Reporter uccisi, occhi scomodi

Non basta più la scritta «Press» (stampa) sull’auto o sul giubbotto antiproiettile, così come non è più sufficiente la croce rossa sui veicoli perché giornalisti e operatori umanitari vengano risparmiati da bombardamenti o spari.

Nelle guerra moderne l’80% delle vittime sono civili, ribaltando la proporzione in vigore fino al Primo conflitto mondiale, quando a perdere la vita erano per l’80% militari. Nell’epoca moderna i fronti sono frastagliati e modificati e gli armamenti sempre più potenti ma non chirurgici come vorrebbe una tesi ipocrita. Nella guerra russo-ucraina sono già morti sotto i bombardamenti russi una trentina di cronisti mentre 15 risultano dispersi, probabilmente prigionieri. L’ultima vittima è il francese Frédéric Leclerc-Imhoff, del canale televisivo Bfm Tv, ucciso lunedì scorso durante un attacco di Mosca vicino alla città di Severodonetsk, nell’Est dove i combattimenti sono più accesi, mentre era con alcuni civili a bordo di un autobus umanitario. La scheggia di una bomba lo ha colpito al collo. La Procura nazionale antiterrorismo di Parigi ha annunciato l’apertura di un’indagine per crimini di guerra sulla morte del giornalista. L’esercito invasore ha infatti preso di mira un convoglio che trasportava persone in fuga dall’offensiva russa, non certo un obiettivo militare.

Le cronache dalla prima linea del conflitto in Ucraina sono oggetto di critica da parte dell’opinione pubblica in Occidente, specialmente sui social, perché sarebbero inquinate dalla propaganda americana. Non è così: nei talk show, che ospitano rappresentanti politici vicini al Cremlino e giornalisti moscoviti pro-Putin, e in Facebook dove si mette in dubbio la veridicità di ogni azione mortale compiuta dai militari invasori, è molto più attiva e radicata la propaganda russa, nota per aver influenzato anche che le campagne elettorali in Europa a favore di leader sovranisti e di Donald Trump negli Usa, nelle presidenziali del 2016. Ma tant’è. Ormai vengono messe in dubbio anche fonti autorevoli come le organizzazioni non governative che operano sul campo e vedono ciò che accade, o agenzie delle Nazioni Unite. «Quasi cento giorni di guerra in Ucraina hanno avuto conseguenze devastanti per i bambini, di una portata e a una velocità mai viste dalla Seconda guerra mondiale» ha dichiarato ieri l’Unicef spiegando che sono oltre 5,2 milioni i piccoli bisognosi di assistenza umanitaria: tre milioni nel Paese aggredito e oltre 2,2 milioni negli Stati che ospitano rifugiati.
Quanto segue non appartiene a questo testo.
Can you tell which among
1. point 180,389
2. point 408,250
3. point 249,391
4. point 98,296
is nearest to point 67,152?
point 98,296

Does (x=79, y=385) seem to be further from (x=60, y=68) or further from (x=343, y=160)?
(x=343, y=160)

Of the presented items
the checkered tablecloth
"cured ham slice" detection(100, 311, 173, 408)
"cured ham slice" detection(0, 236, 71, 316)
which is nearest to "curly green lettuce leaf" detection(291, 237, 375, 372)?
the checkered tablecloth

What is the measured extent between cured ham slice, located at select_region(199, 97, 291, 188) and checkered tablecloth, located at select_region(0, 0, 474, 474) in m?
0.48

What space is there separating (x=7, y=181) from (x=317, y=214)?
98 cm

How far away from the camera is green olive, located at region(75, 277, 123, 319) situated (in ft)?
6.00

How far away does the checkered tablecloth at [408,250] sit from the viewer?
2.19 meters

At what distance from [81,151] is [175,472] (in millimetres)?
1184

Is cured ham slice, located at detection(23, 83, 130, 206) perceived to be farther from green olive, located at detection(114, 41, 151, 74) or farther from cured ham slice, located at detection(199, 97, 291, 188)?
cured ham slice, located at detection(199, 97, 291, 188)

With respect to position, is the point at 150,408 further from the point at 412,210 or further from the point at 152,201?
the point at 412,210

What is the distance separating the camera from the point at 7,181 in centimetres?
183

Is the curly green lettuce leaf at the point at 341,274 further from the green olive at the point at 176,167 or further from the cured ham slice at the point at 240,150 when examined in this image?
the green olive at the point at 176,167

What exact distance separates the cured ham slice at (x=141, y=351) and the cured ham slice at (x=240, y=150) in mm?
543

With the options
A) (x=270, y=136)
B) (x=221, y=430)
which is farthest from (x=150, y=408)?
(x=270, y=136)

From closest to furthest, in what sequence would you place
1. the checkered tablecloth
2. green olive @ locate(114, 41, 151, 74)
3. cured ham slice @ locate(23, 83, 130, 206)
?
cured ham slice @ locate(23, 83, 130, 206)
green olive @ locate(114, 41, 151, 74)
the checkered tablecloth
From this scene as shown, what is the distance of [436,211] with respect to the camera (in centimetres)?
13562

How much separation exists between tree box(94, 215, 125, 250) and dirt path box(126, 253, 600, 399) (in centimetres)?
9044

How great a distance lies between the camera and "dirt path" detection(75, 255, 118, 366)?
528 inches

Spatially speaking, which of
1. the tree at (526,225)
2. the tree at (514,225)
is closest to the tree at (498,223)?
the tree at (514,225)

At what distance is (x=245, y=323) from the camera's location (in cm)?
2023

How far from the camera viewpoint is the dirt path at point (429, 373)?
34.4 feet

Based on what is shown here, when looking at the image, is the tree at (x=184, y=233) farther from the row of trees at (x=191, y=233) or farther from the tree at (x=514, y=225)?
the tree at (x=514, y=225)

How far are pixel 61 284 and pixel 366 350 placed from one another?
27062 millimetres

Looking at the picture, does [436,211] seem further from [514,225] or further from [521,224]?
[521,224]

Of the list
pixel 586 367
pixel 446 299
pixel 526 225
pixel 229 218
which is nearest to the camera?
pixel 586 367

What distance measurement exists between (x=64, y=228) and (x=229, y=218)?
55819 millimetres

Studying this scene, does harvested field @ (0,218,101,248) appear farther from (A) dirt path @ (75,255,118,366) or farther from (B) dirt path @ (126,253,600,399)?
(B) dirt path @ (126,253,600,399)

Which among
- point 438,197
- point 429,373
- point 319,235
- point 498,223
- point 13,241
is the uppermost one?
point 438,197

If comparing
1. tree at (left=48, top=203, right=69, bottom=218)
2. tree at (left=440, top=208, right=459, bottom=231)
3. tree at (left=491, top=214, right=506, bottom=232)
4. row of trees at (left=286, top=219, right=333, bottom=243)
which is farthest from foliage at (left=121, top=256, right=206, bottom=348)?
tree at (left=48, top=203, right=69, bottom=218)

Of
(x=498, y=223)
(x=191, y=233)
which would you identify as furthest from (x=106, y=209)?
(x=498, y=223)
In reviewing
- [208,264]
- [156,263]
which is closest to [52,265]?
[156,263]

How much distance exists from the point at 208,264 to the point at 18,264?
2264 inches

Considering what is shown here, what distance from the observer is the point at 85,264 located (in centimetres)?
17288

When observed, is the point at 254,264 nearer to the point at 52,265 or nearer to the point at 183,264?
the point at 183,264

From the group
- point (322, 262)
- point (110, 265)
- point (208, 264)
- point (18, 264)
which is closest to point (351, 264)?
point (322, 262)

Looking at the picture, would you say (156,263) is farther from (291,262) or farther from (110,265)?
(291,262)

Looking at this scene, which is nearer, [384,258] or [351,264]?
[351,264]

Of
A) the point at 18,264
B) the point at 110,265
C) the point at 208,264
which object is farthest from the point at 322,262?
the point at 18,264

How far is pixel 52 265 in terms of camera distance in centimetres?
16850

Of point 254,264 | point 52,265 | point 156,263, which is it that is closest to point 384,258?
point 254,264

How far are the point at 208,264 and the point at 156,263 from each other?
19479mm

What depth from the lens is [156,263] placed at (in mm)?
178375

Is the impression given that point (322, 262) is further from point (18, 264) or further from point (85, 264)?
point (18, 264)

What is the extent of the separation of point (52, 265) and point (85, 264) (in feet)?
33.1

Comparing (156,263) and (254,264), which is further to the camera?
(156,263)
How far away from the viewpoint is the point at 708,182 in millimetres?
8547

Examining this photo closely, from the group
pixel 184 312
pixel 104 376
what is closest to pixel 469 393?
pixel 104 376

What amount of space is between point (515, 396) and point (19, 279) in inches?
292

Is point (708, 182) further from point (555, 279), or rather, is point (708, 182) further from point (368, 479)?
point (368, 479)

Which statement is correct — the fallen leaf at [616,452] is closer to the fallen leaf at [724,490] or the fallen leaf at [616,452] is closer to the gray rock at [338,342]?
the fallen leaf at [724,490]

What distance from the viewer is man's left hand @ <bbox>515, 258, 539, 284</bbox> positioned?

Circa due bambini su tre sono stati sfollati a causa dei combattimenti e molte scuole sono state distrutte dalle bombe. In più un milione e mezzo di piccoli rischiano una grave crisi alimentare. Sempre l’Unicef segnala che dal 24 febbraio scorso più di due bambini vengono uccisi e oltre 4 feriti ogni giorno (per un totale rispettivamente di 262 e 415). Ma ci sarà chi metterà in discussione anche questi numeri.

Va restituito l’onore agli inviati di guerra, che consapevolmente rischiano la vita per essere più vicini possibile ai fatti e poterli raccontare nel dettaglio. Quando non riescono ad essere testimoni di una vicenda bellica, riportano le versioni dei due belligeranti con le relative fonti. Un atto di correttezza e di coscienza dei propri limiti. Ma spesso i giornalisti vengono tenuti volutamente lontani dalle zone dei combattimenti, soprattutto dai luoghi dove vengono compiuti crimini di guerra: sono infatti testimoni scomodi. Ma nell’epoca dei social e dei dibattiti sguaiati nei talk show, dove le opinioni vengono confuse con la realtà, è confortante sapere che c’è ancora chi va alla ricerca dei fatti, avvicinandosi il più possibile alle zone dove avvengono. In questa vicinanza il mestiere dell’inviato di guerra negli anni non è cambiato molto, anche se deve competere con fonti di «notizie» poco credibili. Il grande fotografo Robert Capa diceva che «non esistono foto belle o foto brutte, ma prese da vicino o da lontano». Vale anche per gli articoli: l’essere prossimi alle vicende e al loro evolversi rischiando la vita, rende gli inviati di guerra degni di rispetto. Non solo da morti.